» **Work request**
In the passage on the Board's review of the Fund's advisory agreement, set down word for word the stretch from "NATURE, EXTENT AND" through "Advisory Agreement required.".

In considering whether to approve the Funds Investment Advisory Agreement,
the Board members considered and discussed a substantial amount of information
and analysis provided, at the Boards request, by the Adviser. The Board members
also considered detailed information regarding performance and expenses of other
investment companies thought to be generally comparable to the Fund. The Board
members discussed with management this and other information relating to the
Investment Advisory Agreement during the Special Meeting held on January 13,
2011 for that specific purpose. In reaching their determinations relating to
continuance of the Investment Advisory Agreement, the Board members considered
these discussions and all other factors they believed relevant, including the
factors discussed below. In their deliberations, Board members did not identify
any particular information that was all-important or controlling, and Board
members may have attributed different weights to the various factors. The Board
members evaluated this information, and all other information available to them,
for the Fund, and their determinations were made separately in respect of each
other fund advised by the Adviser. In particular, the Board members focused on
the following with respect to the Fund.
NATURE, EXTENT AND QUALITY OF SERVICES
The Board members reviewed in detail the nature and extent of services
provided by the Adviser and the quality of those services over the past year and
since inception. The Board members noted that these services included managing
the Funds investment program, as well as the continued provision of significant
administrative services beyond what the Investment Advisory Agreement required.

Data items:
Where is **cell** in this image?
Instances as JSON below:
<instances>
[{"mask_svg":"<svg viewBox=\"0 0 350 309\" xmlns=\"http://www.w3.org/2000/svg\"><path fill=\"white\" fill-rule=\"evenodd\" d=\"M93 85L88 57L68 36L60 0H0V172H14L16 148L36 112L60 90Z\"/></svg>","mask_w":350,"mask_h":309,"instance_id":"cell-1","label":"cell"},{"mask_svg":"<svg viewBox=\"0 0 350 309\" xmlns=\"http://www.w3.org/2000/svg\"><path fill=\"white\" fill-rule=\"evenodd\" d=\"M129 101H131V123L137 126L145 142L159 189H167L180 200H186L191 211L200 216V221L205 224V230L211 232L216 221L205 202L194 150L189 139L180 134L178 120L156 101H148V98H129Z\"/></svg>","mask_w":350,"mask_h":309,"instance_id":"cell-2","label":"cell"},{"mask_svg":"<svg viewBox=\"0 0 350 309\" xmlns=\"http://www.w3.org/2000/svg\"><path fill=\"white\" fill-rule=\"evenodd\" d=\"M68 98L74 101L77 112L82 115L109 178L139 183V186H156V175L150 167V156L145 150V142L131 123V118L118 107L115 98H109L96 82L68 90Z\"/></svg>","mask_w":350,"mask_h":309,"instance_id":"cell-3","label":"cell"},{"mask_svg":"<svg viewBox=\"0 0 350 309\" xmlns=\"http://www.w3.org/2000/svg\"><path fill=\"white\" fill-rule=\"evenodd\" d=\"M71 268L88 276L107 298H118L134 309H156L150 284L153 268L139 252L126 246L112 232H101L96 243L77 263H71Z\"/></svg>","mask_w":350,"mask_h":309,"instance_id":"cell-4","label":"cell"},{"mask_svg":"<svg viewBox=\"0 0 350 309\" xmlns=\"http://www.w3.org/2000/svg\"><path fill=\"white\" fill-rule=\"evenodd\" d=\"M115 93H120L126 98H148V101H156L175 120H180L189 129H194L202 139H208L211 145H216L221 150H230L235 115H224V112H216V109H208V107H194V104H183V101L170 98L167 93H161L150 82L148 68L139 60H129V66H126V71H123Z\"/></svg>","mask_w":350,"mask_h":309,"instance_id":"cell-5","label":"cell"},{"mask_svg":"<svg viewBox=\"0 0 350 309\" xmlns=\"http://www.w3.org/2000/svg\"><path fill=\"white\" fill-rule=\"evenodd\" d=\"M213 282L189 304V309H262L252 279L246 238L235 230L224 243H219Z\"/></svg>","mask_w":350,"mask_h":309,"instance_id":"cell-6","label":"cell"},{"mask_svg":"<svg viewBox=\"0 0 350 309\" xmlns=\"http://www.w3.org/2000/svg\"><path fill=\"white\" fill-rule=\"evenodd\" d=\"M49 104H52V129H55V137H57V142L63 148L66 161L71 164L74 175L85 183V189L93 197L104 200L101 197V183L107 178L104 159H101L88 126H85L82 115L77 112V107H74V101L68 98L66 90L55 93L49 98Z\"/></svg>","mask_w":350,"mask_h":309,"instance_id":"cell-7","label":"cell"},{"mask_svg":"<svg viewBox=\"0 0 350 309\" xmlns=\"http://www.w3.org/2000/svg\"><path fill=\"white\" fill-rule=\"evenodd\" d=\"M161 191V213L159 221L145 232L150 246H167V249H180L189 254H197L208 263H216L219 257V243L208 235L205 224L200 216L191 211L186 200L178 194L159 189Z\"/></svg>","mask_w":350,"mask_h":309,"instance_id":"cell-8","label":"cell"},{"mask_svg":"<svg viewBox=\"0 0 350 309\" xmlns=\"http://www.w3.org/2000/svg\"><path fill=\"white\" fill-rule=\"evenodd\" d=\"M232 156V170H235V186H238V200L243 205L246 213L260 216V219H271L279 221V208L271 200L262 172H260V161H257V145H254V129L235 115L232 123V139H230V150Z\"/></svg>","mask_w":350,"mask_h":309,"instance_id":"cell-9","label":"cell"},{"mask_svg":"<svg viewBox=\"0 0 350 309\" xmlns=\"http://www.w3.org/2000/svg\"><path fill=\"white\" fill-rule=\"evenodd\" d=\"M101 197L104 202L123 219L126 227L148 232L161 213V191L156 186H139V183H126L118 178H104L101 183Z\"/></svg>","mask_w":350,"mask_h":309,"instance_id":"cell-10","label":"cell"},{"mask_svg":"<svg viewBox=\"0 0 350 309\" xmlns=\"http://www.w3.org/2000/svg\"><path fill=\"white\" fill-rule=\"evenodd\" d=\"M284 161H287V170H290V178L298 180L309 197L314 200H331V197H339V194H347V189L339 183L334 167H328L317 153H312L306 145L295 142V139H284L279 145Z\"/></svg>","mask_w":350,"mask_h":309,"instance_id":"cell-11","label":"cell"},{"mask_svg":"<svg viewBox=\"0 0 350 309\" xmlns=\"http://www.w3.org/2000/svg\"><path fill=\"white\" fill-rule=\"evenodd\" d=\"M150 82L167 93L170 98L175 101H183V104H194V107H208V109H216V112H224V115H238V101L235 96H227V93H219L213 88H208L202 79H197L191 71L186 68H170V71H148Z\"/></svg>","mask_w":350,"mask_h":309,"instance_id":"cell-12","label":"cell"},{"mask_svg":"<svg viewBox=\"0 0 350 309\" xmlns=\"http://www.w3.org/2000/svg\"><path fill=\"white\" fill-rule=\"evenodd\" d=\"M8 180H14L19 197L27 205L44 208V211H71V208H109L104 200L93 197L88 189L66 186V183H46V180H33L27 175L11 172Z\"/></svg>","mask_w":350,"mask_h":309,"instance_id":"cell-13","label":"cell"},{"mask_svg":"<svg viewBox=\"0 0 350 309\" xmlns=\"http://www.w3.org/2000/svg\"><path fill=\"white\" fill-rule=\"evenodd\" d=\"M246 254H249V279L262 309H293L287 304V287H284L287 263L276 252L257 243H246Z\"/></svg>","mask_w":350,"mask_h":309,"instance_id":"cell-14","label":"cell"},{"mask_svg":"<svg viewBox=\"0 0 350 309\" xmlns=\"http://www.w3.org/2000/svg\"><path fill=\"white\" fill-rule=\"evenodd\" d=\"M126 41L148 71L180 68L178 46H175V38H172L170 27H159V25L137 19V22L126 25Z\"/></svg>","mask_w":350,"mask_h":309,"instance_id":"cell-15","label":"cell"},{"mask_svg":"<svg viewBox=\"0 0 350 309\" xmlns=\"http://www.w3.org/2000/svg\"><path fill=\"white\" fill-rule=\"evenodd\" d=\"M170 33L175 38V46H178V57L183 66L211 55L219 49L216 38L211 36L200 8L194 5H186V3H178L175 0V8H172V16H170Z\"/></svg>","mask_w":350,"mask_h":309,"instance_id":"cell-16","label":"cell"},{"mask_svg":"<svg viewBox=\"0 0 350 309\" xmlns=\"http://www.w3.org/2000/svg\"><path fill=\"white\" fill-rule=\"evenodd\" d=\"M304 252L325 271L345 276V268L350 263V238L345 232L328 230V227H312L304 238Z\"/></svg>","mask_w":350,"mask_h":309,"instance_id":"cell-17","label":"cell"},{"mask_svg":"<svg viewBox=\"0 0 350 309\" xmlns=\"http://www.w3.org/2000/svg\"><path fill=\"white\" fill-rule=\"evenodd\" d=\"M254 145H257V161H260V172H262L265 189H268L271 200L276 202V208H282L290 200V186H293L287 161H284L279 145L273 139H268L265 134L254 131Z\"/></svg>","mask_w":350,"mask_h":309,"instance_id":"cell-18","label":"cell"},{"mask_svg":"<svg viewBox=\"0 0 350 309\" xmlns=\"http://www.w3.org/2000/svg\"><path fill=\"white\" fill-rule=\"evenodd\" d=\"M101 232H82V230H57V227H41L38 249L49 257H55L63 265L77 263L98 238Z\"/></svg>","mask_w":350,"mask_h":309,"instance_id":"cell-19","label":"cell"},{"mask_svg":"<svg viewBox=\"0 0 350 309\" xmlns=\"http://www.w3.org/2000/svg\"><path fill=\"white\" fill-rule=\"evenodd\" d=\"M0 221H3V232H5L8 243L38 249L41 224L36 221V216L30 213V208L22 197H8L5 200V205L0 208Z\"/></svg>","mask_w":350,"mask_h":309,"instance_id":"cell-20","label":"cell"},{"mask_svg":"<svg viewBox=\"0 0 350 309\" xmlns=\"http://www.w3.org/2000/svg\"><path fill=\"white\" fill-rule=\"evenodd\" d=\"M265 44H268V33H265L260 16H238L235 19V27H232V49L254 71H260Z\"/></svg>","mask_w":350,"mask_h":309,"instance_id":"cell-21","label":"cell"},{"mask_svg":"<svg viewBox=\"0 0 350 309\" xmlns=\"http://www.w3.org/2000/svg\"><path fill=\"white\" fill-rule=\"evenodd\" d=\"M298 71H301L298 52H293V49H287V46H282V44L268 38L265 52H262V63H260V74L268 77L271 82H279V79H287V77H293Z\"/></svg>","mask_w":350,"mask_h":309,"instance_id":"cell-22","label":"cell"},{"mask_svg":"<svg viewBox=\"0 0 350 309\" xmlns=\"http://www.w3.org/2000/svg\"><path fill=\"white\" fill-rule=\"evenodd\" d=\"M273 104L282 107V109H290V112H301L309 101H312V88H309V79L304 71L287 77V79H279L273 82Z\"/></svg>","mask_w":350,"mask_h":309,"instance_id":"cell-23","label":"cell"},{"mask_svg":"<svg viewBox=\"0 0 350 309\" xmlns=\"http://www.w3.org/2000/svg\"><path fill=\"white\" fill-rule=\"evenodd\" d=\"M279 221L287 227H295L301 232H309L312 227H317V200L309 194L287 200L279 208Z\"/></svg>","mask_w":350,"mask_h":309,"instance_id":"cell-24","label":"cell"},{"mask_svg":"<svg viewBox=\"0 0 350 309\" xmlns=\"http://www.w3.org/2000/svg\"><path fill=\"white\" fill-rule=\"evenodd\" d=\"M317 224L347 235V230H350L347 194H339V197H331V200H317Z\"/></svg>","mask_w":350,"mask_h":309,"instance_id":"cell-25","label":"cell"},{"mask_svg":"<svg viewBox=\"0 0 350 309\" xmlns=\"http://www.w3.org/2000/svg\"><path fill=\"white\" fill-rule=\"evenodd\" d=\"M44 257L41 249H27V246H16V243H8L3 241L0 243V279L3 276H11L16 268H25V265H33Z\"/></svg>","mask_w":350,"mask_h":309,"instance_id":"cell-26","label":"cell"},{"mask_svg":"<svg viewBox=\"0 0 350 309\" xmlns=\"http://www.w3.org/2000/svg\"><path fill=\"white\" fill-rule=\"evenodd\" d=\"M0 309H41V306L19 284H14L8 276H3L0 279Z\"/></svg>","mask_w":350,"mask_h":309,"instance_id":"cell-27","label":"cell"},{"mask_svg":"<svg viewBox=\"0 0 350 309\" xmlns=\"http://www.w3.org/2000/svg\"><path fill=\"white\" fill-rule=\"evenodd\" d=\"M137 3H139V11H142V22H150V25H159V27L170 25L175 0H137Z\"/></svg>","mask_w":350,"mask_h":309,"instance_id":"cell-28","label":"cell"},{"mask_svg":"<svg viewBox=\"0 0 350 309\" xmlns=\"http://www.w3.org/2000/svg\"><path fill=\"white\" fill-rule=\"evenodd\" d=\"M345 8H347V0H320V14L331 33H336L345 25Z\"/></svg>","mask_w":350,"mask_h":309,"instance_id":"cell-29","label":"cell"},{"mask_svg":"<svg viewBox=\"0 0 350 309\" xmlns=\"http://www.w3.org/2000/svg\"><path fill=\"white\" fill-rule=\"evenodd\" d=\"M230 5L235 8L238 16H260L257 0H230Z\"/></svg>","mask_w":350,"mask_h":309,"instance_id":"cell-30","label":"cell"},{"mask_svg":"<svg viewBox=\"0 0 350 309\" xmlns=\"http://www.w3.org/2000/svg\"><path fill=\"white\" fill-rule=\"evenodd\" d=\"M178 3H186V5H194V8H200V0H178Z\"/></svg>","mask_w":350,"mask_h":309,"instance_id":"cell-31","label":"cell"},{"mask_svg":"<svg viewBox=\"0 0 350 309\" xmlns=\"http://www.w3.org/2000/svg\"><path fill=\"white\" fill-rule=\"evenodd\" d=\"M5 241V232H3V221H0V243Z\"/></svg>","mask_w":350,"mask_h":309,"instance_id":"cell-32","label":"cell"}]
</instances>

» **Answer to the problem**
NATURE, EXTENT AND QUALITY OF SERVICES
The Board members reviewed in detail the nature and extent of services
provided by the Adviser and the quality of those services over the past year and
since inception. The Board members noted that these services included managing
the Funds investment program, as well as the continued provision of significant
administrative services beyond what the Investment Advisory Agreement required.